While the US tears itself apart over Confederate monuments, I decided to take a communist tour of Prague. Because like the dark confederate history of the US, the Czech Republic has spent less time out of communist rule than under it.
Communism in the Czech Republic
While the Czech Republic was still known as Czechoslovakia, the country was governed by the Communist Party under tight Soviet control. The people that were against communist rule faced persecution. Writers, playwrights and other artists were put in prison or forced to leave the country. The media was state-controlled and was a tool for communist propaganda. And like all communist regimes, what the population lacked in basic necessities, the government misused on giant displays of power. In 1955, the largest statue of Joseph Stalin was erected in Prague’s Letná Park.
The losers of the past
So what did Prague do with the giant representation of the Soviet leader? They blew it up. Just like the US army blew up the giant swastika atop the Nazi Party Rally Grounds in Nuremberg. Before communism was even eradicated in Czechoslovakia, the Czech communists wanted to distance themselves from Stalinism. So in 1962, the monument was decimated by over 1,500 pounds of dynamite. Because losers don’t deserve to be honored. In place of the monstrous statue in Letná Park now sits a giant metronome, which was erected in 1991. It’s thought of by some Czechs as the tick of democracy in the Czech Republic. You won’t find any statues of the leaders of the communist era. That’s not how Prague remembers this time in history.
Celebrating the heroes of the communist era
Old communists, Czech or otherwise, are not revered in any kind of way.

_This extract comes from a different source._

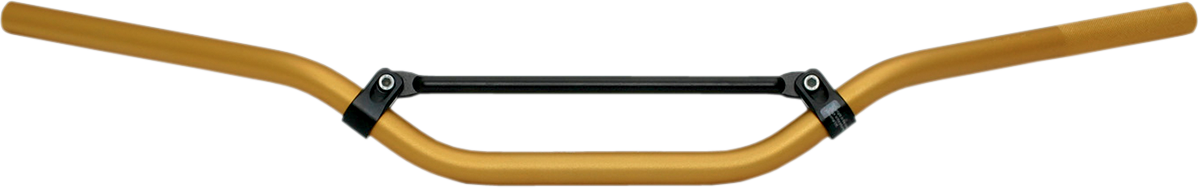 RENTHAL 7/8" Street Handlebar - Medium - Gold 755-01-GO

Instead, Prague honors those that deserve to be remembered.
In front of the National Museum in Wenceslas Square there is a bronze cross that protrudes from the earth as though trying to rise up from the ground. This is where student Jan Palach set himself on fire in response to Soviet occupation of Czechoslovakia in 1968. He didn’t do it in protest of the occupation itself but in protest of the fact that Czech people were giving in to the Soviet forces without a fight. Instead of bearing the name of old communist leaders, streets and squares all over the Czech Republic are named after Palach.
It’s oddly fitting that a writer became the first president of the Czech Republic after the fall of communism. In the 1960s, his absurdist plays subtly critiqued the communist regime. And because of his anti-communist activities, he was imprisoned for 4 years. Immediately after communism fell in Czechoslovakia during the Velvet Revolution, Havel was made president. When the Czech Republic split from Slovakia, he ran again and won in the country’s first democratic elections in over four decades. The Prague airport is named after Havel, and a library of his writings sits in the center of Prague. He’s so popular that US Congress erected a bust of him for the 25th anniversary of the Velvet Revolution.
Prague’s beloved Lennon Wall has origins in anti-communist protests in the late 80s. Students clashed with authorities who described them as sociopaths representing Western capitalism. But no matter how many times the wall was repainted, the poems and messages and Beatles lyrics would re-appear causing further aggravation to the communist regime. It still stands to this day as a symbol of hope and love, and occasional silliness.
Isn’t that rewriting history?
History isn’t in Prague’s statues. History is in books, in old photos, in the stories of grandparents and great-grandparents. It’s in the giant hideous concrete blocks on the outskirts of Prague that passed for housing during the communist era. Taking down self-serving symbols of a violent, outdated regime on the wrong side of history isn’t going to erase the communist era. All a giant stone statue of Stalin would ever do is bestow an honor and reverence that the man doesn’t deserve.
So Prague honors the real heroes of communism: the citizens that gave their life and their freedom to protect and defend their country from the people who brought nothing but suffering to the Czechs. Not the Hitlers or Stalins of the world, but the Jan Palachs and Heather Heyers: the people that died standing up for what was right and good.
Annual memorial event
On August 21, Prague holds a memorial event in Wenceslas Square on the anniversary of the occupation of Czechoslovakia by four nations of the Warsaw Pact – the Soviet Union, Bulgaria, Hungary, and Poland. This was the occupation that led to Jan Palach’s self-immolation in protest. The event is held to honor the people killed in opposition to the occupation and to highlight the danger of these fanatical ideologies. It’s a periodic reminder of what happens when people don’t act against the forces of evil.
So what can the US learn from the Czechs?
When white supremacists rally to protect statues of Robert E. Lee and the first Grand Wizard of the Ku Klux Klan, they’re fighting to preserve a hateful and dangerous ideology. We have to come to terms with something: none of these people represent ideals that are admirable or honorable. These people seceded from the United States and disavowed the Constitution to fight for their right to own other human beings. That’s not a history we should be proud to extol; it’s a history we should be deeply ashamed of.
Germany doesn’t need statues of Hitler or giant marble swastikas to remember the Holocaust. Prague doesn’t need a tyrant watching over the city to remember the horrors of communism in their country. So the US sure as fuck doesn’t need any statues commemorating old dead bigoted losers on a horse.